[Excerpts of spatial question data]
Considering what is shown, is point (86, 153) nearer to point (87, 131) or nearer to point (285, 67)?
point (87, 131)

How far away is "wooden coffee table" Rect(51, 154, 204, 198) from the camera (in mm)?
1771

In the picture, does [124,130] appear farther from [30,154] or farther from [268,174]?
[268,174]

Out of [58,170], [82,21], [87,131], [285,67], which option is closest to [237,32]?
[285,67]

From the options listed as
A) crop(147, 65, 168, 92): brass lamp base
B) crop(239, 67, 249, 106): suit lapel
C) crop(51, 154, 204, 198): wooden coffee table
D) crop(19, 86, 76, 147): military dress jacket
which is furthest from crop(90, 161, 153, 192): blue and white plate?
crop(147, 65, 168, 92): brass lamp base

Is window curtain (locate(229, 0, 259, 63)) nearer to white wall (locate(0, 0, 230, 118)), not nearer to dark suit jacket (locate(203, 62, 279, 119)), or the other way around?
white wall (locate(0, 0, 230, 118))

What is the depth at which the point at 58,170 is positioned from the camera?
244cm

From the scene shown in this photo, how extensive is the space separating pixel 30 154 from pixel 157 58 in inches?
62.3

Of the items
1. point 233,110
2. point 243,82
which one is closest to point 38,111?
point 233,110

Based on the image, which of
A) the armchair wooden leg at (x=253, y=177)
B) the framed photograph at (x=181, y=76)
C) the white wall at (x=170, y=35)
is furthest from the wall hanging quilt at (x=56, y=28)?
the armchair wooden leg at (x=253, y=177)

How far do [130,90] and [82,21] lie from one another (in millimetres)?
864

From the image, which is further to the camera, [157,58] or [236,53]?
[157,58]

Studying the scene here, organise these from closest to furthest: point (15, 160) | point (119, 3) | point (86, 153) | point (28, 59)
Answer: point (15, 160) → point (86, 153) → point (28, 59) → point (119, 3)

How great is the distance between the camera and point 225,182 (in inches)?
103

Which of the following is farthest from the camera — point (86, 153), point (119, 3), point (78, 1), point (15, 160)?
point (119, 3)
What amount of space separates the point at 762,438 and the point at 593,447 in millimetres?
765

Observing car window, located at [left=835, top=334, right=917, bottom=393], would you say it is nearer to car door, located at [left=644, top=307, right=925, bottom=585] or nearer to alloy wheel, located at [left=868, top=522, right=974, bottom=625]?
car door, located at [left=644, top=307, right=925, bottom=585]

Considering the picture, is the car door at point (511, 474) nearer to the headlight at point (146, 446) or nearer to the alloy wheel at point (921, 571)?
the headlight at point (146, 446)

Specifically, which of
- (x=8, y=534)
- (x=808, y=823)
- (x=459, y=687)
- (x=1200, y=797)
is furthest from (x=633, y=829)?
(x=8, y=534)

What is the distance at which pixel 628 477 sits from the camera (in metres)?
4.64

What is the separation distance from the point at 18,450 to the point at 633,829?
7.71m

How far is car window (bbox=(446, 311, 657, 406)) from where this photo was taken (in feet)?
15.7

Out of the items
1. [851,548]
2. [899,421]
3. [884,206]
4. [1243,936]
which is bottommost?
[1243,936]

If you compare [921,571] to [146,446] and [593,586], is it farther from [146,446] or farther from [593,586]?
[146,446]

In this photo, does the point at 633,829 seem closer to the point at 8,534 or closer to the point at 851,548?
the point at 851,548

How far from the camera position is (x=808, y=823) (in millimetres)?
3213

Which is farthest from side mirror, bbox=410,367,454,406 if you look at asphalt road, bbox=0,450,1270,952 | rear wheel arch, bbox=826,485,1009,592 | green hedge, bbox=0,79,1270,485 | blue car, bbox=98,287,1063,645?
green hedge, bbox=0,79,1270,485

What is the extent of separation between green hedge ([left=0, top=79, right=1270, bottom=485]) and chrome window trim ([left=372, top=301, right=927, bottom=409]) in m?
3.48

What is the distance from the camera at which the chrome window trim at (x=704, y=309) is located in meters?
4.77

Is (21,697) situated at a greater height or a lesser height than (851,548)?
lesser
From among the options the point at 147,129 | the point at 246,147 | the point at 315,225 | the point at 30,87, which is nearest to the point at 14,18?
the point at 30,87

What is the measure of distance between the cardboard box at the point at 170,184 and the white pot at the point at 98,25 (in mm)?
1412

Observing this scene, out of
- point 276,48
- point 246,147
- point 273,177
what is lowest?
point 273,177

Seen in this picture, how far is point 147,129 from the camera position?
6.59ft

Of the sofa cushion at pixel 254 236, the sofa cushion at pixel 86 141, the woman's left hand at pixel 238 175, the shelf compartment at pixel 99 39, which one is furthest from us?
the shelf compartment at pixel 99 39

> [Given exercise] Please copy out the lines of the records above without any changes, starting with the line that contains "From the scene" and ending with the line that contains "Answer: point (15, 160)", both included.

> [Task output]
From the scene shown in this photo, how extensive is the space separating pixel 30 154 from pixel 157 58 in inches?
62.3

Of the items
1. point 233,110
2. point 243,82
which one is closest to point 38,111?
point 233,110

Based on the image, which of
A) the armchair wooden leg at (x=253, y=177)
B) the framed photograph at (x=181, y=76)
C) the white wall at (x=170, y=35)
is furthest from the wall hanging quilt at (x=56, y=28)?
the armchair wooden leg at (x=253, y=177)

How far do [130,90] and [82,21] lie from one another (in millimetres)?
864

From the image, which is further to the camera, [157,58] or [236,53]?
[157,58]

Studying the scene here, organise these from closest to furthest: point (15, 160) | point (119, 3) | point (86, 153) | point (28, 59)
Answer: point (15, 160) → point (86, 153) → point (28, 59) → point (119, 3)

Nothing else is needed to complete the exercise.